An aspect possibly associated with such corruption is the flight of
capital from the country. Those making illegitimate or excessively large
windfall gains may need to evade the tax and/or other laws of the country.
The illicit transfer of wealth facilitates such evasion. Thus liberalisation
by making such transfers easier encourages capital flight. According
to a recent estimate by the Global Financial Integrity programme of
the Centre for International Policy, the money that had illicitly flown
out of India to accounts abroad over its post-Independence history stretching
from 1948 through 2008 was around $213 billion. The adjusted present
value of those historical flows has been placed at $462 billion or around
36 per cent of India's GDP in 2008. Interestingly, there are signs that
the outflow has increased substantially in recent years and that more
of the money is now moving to offshore financial centres. According
to the report that includes, Global Financial Integrity's estimate,
titled The Drivers and Dynamics of Illicit Financial Flows from India:
1948-2008, ''68 percent of India's aggregate illicit capital loss occurred
after India's economic reforms in 1991, indicating that deregulation
and trade liberalization actually contributed to/accelerated the transfer
of illicit money abroad.'' It is in this background that the source
of transfers needs to be discussed. Their timing, size and direction
in recent years suggest that corporate players are likely to be involved.

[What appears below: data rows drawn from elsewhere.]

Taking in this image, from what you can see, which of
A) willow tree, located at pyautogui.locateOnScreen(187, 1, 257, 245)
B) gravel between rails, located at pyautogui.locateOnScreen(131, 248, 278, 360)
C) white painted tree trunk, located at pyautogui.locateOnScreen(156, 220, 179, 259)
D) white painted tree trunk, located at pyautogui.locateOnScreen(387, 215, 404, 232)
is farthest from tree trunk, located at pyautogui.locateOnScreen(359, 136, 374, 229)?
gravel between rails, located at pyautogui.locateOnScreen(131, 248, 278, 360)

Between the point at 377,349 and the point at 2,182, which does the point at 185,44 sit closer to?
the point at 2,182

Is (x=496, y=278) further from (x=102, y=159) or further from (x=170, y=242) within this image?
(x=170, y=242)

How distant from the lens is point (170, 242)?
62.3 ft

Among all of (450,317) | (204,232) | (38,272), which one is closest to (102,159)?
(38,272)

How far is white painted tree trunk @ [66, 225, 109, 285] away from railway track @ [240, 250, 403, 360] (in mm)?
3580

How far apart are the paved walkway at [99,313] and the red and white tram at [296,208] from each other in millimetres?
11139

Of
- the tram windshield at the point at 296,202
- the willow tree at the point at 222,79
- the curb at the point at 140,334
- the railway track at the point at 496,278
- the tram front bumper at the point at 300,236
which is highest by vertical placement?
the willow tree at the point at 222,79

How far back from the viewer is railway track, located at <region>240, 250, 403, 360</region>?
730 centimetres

Thus, a feature of the new liberalised economic environment seems to
be that private players begin to look for ways in which state influence
can be exploited for quick and substantial economic gain, sometimes
at the expense of the state exchequer. A concomitant is an increase
in the instances of alleged corruption. While sectors like real estate
and mining are obvious examples of how this can occur, the number of
such instances is larger and more varied. But this feature of the new
environment tends to be missed. A sudden increase in the wealth of an
individual can be as much an indicator of business acumen as of the
misuse of power or the violation of law for profit. But in a world where
profit making and the accumulation of wealth is celebrated and rewarded,
where it is the ''bottom line'' that finally matters, unless circumstances
lead to the detection of fraud or a violation of the law, there is no
needle of suspicion when wealth is accumulated rapidly and in large
measure. An increase in the wealth of a private sector player is normally
seen as a virtue and a reflection of ''entrepreneurship'' and ''innovation''.
This does limit the degree to which the problem of corruption can be
addressed. If corruption tends to be embedded in the process of accumulation,
it is expected that it would be far more present than would otherwise
be the case. Whenever allegations of corruption emerge because of ''leaks''
possibly triggered by corporate or political rivalry, controversy ensues
and investigations begin, but little of significance results. The nature
and functioning of the law in the country is such that the investigations
drag on for such a long time that public attention wanes and is in any
case diverted to new instances of corruption. This makes the demand
for better ways of investigating and awarding punishment in proven cases
of corruption eminently sensible. But this alone would not do. What
is required is a change in the policy regime that legitimises the conversion
of the state into a site for the primitive accumulation of capital.
Also required is caution when celebrating evidence of quick and substantial
enrichment of sections of the private sector.